Le design culinaire est ludique, il fait appel à des thématiques bien spécifiques, « le jeu, le plaisir, l’interactivité,  la surprise, l’imaginaire, le défoulement, la contemplation, l’engagement ou la provocation… ». Il est certain que ces aspects ludiques, doivent éveiller en vous l’envie de consommer. Le consommateur qui est séduit par un de ces aspects sera en clin à acheter le produit.

Je distingue deux formes de design culinaire, la première est la forme publicitaire. Un exemple très simple et qui parle à tous, l’affiche d’un hamburger appétissant, dans lequel aucune feuille de salade ne dépasse et où le steak est parfaitement cuit, vous met l’eau à la bouche et provoque en vous cette sensation de plaisir. Alors que la réalité est bien différente, un hamburger qui ne se tient pas, de la sauce qui coule partout et pour couronner le tout une cuisson carbonisée. Le marketing et son design culinaire de  base a  frappé et re-frappera encore.
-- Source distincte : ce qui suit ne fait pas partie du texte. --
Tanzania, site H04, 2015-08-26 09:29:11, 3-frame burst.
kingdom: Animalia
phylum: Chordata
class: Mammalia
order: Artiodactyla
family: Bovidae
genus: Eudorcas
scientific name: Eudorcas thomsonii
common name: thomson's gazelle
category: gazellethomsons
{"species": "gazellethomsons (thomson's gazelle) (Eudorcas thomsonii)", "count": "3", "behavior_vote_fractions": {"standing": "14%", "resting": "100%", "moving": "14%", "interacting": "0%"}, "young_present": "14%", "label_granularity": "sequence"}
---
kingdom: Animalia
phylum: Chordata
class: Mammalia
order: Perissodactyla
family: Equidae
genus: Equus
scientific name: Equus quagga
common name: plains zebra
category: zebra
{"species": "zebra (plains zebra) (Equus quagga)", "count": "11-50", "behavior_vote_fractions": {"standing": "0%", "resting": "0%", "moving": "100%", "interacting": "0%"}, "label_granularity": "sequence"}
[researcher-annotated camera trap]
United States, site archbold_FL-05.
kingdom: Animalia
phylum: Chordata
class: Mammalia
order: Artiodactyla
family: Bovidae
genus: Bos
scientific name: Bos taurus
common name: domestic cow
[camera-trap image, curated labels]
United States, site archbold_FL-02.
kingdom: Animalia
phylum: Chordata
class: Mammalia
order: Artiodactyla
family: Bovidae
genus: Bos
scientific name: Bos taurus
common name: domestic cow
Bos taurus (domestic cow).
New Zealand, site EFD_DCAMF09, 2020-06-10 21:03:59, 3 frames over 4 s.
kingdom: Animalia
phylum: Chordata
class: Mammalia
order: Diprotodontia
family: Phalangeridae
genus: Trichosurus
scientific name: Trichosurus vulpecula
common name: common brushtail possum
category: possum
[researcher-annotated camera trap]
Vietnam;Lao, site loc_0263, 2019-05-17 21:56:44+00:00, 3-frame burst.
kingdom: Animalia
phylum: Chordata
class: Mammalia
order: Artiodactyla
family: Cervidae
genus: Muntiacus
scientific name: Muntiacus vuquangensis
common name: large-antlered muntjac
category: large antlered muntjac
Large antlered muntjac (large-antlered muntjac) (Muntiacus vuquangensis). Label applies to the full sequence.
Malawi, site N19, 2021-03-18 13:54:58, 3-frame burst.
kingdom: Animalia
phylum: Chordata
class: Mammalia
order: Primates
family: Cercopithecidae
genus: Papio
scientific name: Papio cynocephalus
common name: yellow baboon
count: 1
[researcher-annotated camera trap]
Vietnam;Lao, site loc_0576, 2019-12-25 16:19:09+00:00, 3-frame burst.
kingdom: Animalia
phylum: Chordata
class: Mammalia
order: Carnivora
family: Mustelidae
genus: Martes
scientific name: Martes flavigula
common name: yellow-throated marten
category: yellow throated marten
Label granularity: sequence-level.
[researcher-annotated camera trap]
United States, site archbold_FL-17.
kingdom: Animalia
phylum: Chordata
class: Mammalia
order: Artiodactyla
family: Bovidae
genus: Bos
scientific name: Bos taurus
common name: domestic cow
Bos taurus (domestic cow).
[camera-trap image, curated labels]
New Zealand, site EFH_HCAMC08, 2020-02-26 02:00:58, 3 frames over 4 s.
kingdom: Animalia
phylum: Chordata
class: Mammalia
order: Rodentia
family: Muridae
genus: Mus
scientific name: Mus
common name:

Selon moi, le « vrai » design culinaire va plus loin, il doit allier originalité des formes, des goûts et des couleurs et être comestible. Pour parvenir à ce résultat, il faut associer deux champs de compétences, les métiers de bouche d’un côté et les designers de l’autre. Un nouveau type de designer voit le jour, les designers culinaire, ce qui n’existait pas il y a encore quelques années. Au delà d’être une sorte de décoration de nos assiettes, le design culinaire est avant tout une nouvelle façon de travailler des produits, les designers doivent donc apprendre les caractéristiques physiques des produits et les chefs doivent tenter d’adapter les modèles qui leur sont proposés. Un réel compromis doit être réalisé entre les deux partis afin d’obtenir un résultat satisfaisant, à l’œil et au goût. Un bon designer doit prendre en compte l’ergonomie et le goût en bouche.

Une nouvelle tendance qui remporte un franc succès. Il est possible de suivre des cours du soir où vous apprendrez à réaliser quelques plats originaux qui impressionneront vos amis. On peut aujourd’hui se permettre de « jouer avec la nourriture » de temps en temps. Le but du design culinaire est de présenter les classiques de la cuisine sous des formes inattendues, comme des churros originaux (photographie à gauche). C’est le pari de Marc Bretillot, qui nous propose par exemple une gaufre en forme de cornet que l’on peut tenir dans sa main et manger dans la rue, sans se renverser du sucre ou du chocolat sur soi. Cependant, le consommateur doit garder des repères sinon il serait perdu et ne s’intéresserait pas à cette nouvelle idée. Pour pallier à ce problème, il faut par exemple garder un nom évocateur et les principaux ingrédients de la recette originale. Ce sont des bons moyens pour faire adhérer le consommateur à un nouveau concept.

« En cuisine aucun tabou, il faut exploser les codes et démolir les règles traditionnelles » Marc Bretillot

« On ne peut pas faire n’importe quoi juste pour faire joli, les gens aiment avoir des repères. » Flora restauratrice

Des nouveaux postes à pourvoir. Une bonne maîtrise des bases de la cuisine et du design classique est indispensable pour pouvoir prétendre à être designer culinaire. Les plus grands chefs ont tous cette faculté d’innover en eux, mais ils représentent un nombre très restreint de personnes, trop peu face à la demande en pleine expansion, alors c’est certain des opportunités de job vont être à saisir! N’hésitez pas, lancez vous!

Manger avec les yeux c’est bien mais… Seriez vous prêt à payer plus cher pour un produit pas forcément meilleur au goût, mais qui soit un produit design?